Passage for review
Lean manufacturing has many tools and techniques for identifying and reducing wasted time in process. Dependability: Doing things on time, staying true to your word, and keeping promises with your customers and suppliers. If your reputation is a key component in your commercial value proposition, then being able to stay true to your word is important. Being able to stay true to your word comes from running a tight organization that does not suffer from extremes of process deviation.

If the business model is predictable and the supply chain (as a part of the extended value chain) is reliable you can make bold statements to your customers and never let them down. Flexibility: To mix and match your output to variable customer demand, to meet their ever-changing vision of supplier service. To introduce new products or services. In terms of new business start-ups, these are becoming less and less volume manufacturers – more good and service is expected to be tailor-made for the customer.

Material provided
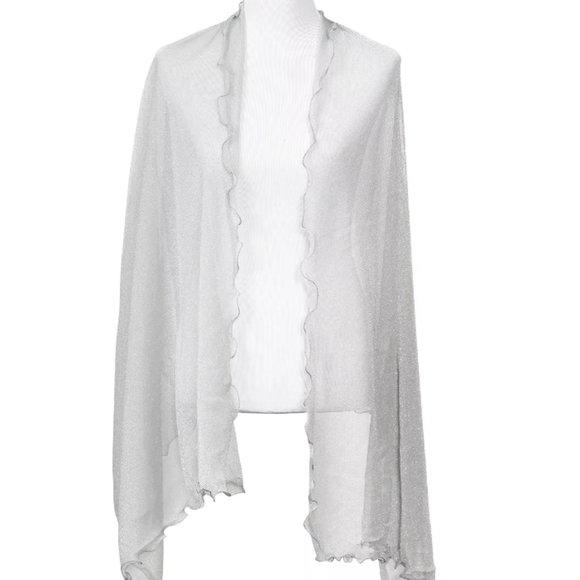 Ruffle-Edge Metallic Evening Wrap - Picture 2 of 4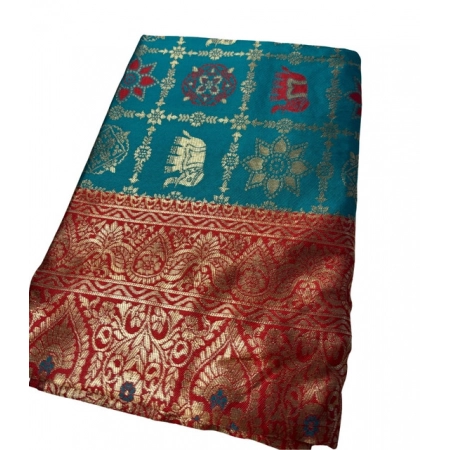 Generic Women's Jacquard Printed Saree With Unstitched Blouse 5.5Mtr (Teal) Generic Women's Jacquard Printed Saree With Unstitched Blouse 5.5Mtr (Teal)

Questions to answer
a. Name every part of dependability listed in the lean manufacturing passage's definition of it.
b. Reproduce everything in the lean manufacturing passage from "If the business" down to "for the customer.".
c. Write what comes next in the lean manufacturing passage, picking up after its last sentence.

Answers in order
a.
- Doing things on time
- Staying true to your word
- Keeping promises with your customers and suppliers

b.
If the business model is predictable and the supply chain (as a part of the extended value chain) is reliable you can make bold statements to your customers and never let them down. Flexibility: To mix and match your output to variable customer demand, to meet their ever-changing vision of supplier service. To introduce new products or services. In terms of new business start-ups, these are becoming less and less volume manufacturers – more good and service is expected to be tailor-made for the customer.

c.
This introduces complexity to a business system and requires load balancing techniques to ensure that all orders and customers requirements can be managed with the same high level of efficiency. Often building a brand new company to service this changing market requirement is easier that trying to turn an existing volume manufacturer into a nimble entity. 3D printing as a manufacturing technique will have a significant impact upon this area of business performance. Cost: Doing things cheaply. Producing goods or services at a price that is right or the market that the enterprise servers and showing margin on top. There are two easy methods to meet this need – the first is to make your goods for a stock replenishment system, wherein volume production enables a balance between the economic batch size and the cost price point per unit. The second method is to build a competitive advantage through customization and personalization – wherein the possibility of increasing the profit margin would be acceptable and allow the company to absorb waste overheads associated with smaller batch production.